- [TESTO DELLA PAGINA]:
«Sono al vostro fianco». Così il sindaco, Amedeo Bottaro, oggi, nel corso di un incontro avvenuto a Palazzo di città insieme ad alcuni dei dipendenti della catena di negozi di elettrodomestici Trony, che ha una sede anche a Trani, in via Tasselgardo, ha rassicurato i lavoratori.
Bottaro ha contattato i sindaci delle altre città pugliesi in cui hanno sede i negozi della catena, ma anche il consigliere regionale Mimmo Santorsola, per cercare di affrontare la questione in maniera condivisa al fine di richiedere un incontro con il governatore Michele Emiliano. Ed infatti i lavoratori ci hanno detto di aver «chiesto un incontro col sindaco affinché si facesse portavoce del problema in Regione». «Mi dispiace – ha detto il sindaco – vedere abbassate le serrande di un negozio che costituiva un indotto per la nostra economia e per il vostro lavoro».

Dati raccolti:

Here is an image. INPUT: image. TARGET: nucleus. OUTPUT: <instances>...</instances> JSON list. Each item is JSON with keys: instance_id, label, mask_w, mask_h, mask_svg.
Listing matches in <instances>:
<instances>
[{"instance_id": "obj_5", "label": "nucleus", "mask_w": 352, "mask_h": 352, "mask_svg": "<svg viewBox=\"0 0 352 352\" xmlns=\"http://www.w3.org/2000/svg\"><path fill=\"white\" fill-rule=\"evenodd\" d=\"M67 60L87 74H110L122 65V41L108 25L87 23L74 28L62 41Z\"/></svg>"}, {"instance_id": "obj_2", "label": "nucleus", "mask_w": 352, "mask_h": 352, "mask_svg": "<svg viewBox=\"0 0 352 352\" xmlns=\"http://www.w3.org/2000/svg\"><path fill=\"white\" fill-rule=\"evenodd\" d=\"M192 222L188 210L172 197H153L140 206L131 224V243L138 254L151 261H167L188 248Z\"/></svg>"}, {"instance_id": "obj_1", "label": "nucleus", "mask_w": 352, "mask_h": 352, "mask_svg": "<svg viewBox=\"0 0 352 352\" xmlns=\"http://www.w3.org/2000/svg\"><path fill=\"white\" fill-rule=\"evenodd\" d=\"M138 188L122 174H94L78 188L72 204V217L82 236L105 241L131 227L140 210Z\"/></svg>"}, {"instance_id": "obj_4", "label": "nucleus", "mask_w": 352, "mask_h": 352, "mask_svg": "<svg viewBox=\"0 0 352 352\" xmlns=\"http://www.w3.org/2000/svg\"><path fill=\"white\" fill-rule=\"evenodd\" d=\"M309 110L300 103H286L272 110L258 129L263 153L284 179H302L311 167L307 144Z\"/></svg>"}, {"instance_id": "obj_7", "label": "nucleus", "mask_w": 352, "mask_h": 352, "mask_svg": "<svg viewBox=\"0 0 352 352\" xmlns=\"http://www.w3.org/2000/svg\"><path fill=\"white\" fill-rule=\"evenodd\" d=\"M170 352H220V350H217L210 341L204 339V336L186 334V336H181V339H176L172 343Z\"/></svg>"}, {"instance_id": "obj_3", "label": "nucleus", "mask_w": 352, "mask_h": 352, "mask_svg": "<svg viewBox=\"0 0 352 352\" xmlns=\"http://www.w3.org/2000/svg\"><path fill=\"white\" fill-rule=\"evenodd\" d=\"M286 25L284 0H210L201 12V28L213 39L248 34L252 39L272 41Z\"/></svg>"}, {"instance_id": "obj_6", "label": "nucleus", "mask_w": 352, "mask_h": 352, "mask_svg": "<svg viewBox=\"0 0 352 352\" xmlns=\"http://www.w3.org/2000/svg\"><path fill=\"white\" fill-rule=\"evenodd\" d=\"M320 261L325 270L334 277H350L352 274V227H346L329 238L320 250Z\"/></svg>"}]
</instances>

- [COMPITO 1]: Nell'articolo sui dipendenti Trony di Trani, in quale via si trova il negozio della catena a Trani?
- [COMPITO 2]: Riprendi l'articolo sui dipendenti Trony di Trani e proseguilo dopo l'ultima frase.
Le righe non servono per questo lavoro.

- [RISULTATO 1]: In via Tasselgardo.

- [RISULTATO 2]:
Quella dei nove lavoratori di Trani è una situazione “di limbo”. Essi, infatti, sono stati avvisati da un momento all’altro, informalmente, che non avrebbero più lavorato e sono ancora a tutti gli effetti dipendenti di Trony. Non sono né stati licenziati né sono, al momento, in cassa integrazione.
L’azienda, per via del fallimento di Dps group, uno dei soci di Grossisti riuniti elettrodomestici, Gre, che detiene la proprietà di Trony, ha chiuso 43 punti vendita in tutta Italia lasciando a casa 500 persone. Le chiusure hanno interessato soprattutto la Lombardia e la Puglia. Non si sa se i negozi riapriranno, se ci siano soggetti interessati a rilevarli. Tutto è nelle mani di un curatore fallimentare.
Il negozio di Trani è chiuso da sabato mattina.